Its members include the United States, Britain, France, Germany, Italy and Russia.
Ahtisaari was against giving Kosovo full international recognition with a UN seat, foreign ministry and army, the daily said.
However, Kosovo would have an "ability to sign international treaties and agreements, including membership in some international organisations," it reported.
The European Union would take administrative control of political issues in the province from the United Nations, it added.
"Ahtisaari is waiting for comments from the Contact Group before presenting his proposal to the United Nations Security Council," it said.

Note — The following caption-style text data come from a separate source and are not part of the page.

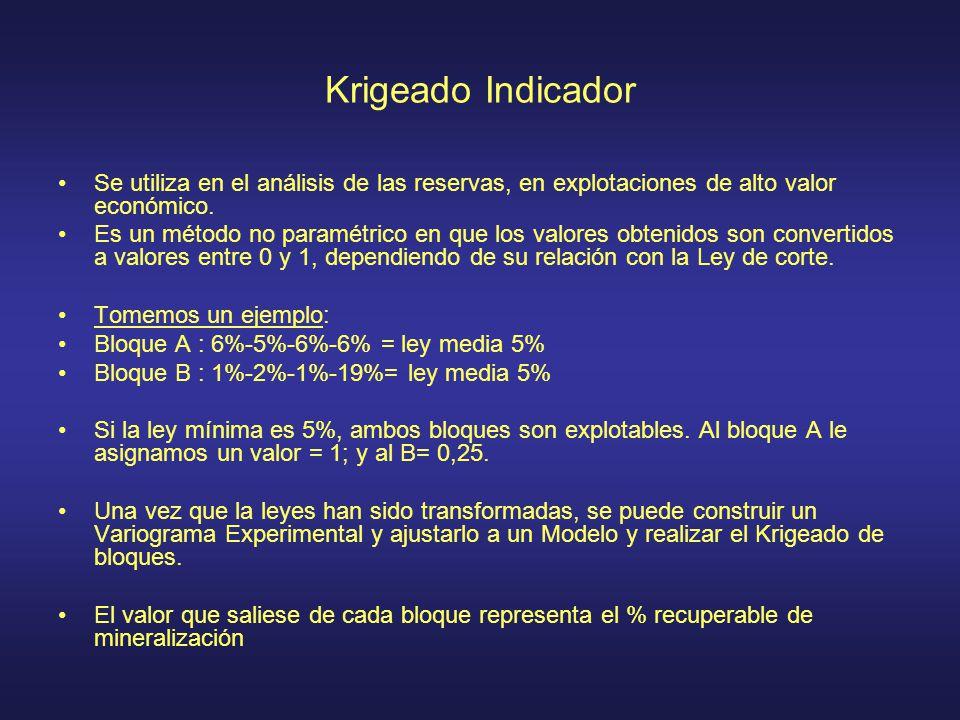 Krigeado Indicador Se utiliza en el análisis de las reservas, en explotaciones de alto valor económico. Es un método no paramétrico en que los valores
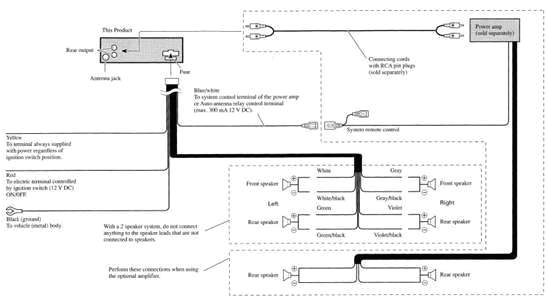 pioneer deh 2000 mp wiring harness wiring diagram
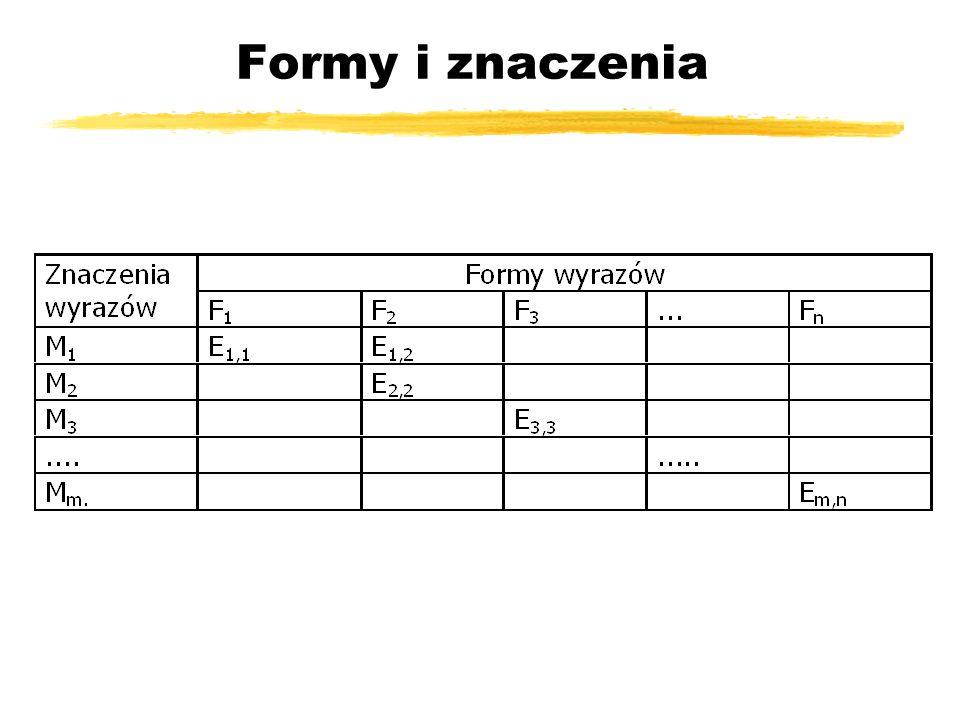 Formy i znaczenia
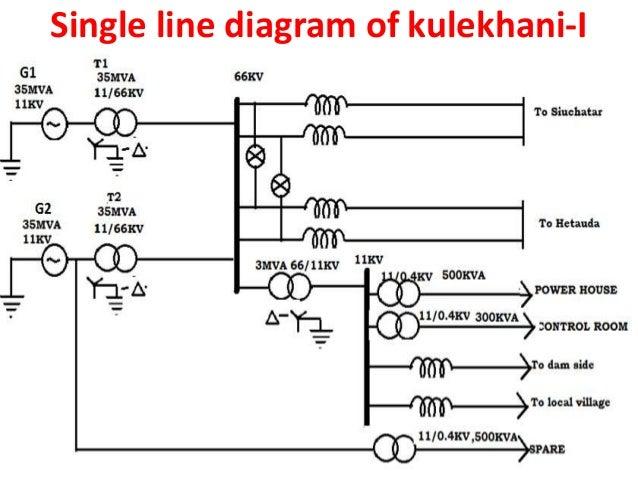 Kulekhani I Hydropower Nepal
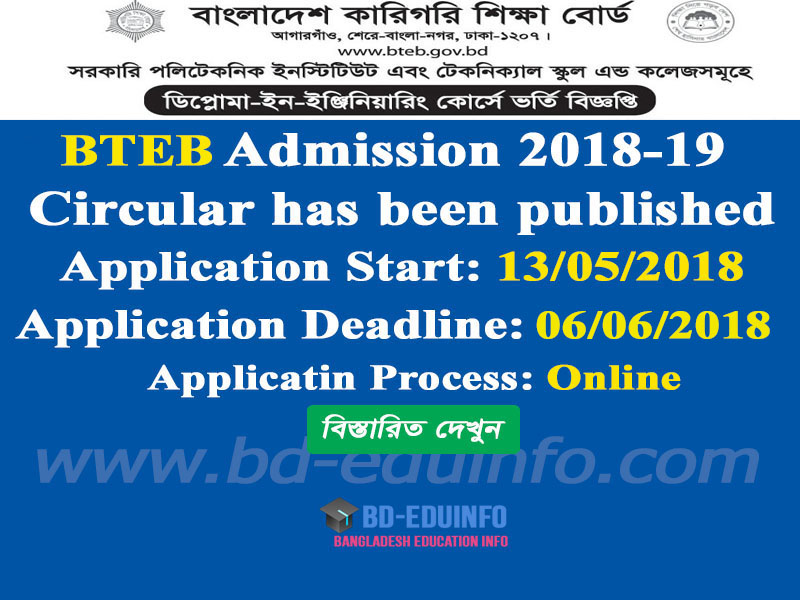 Polytechnic Diploma in Engineering Admission 2018-19 has been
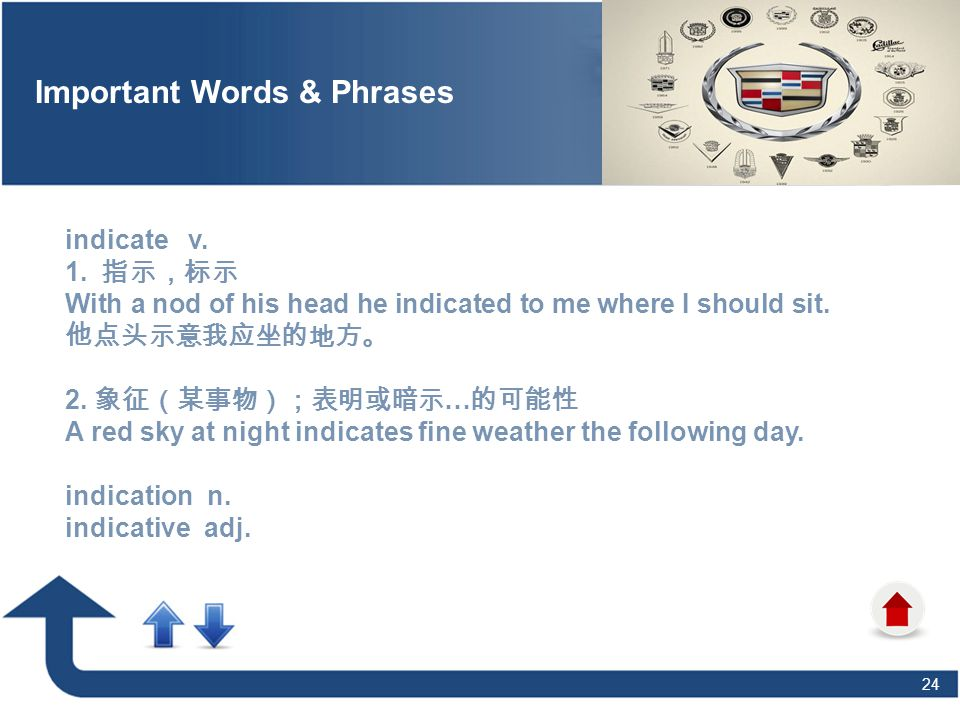 24 Important Words & Phrases indicate v. 1. 指示,标示 With a nod of his head he indicated to me where I should sit. 他点头示意我应坐的地方。 2. 象征(某事物);表明或暗示 … 的可能性 A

The daily speculated that Kosovo's provisional parliament "would adopt (its own) new constitution and declare independence" from Serbia after the United Nations adopted a resolution on its new status.
"The Kosovo government will seek official recognition and a seat in the international organisations," it added.
The province came under United Nations and NATO control in mid-1999 after the alliance's 11-week bombing campaign ended a brutal crackdown by the Serbian security forces under the regime of late leader, Slobodan Milosevic.
The international community has insisted that UN-sponsored talks must wind up by the end of the year, but so far neither side has shown any signs of compromise.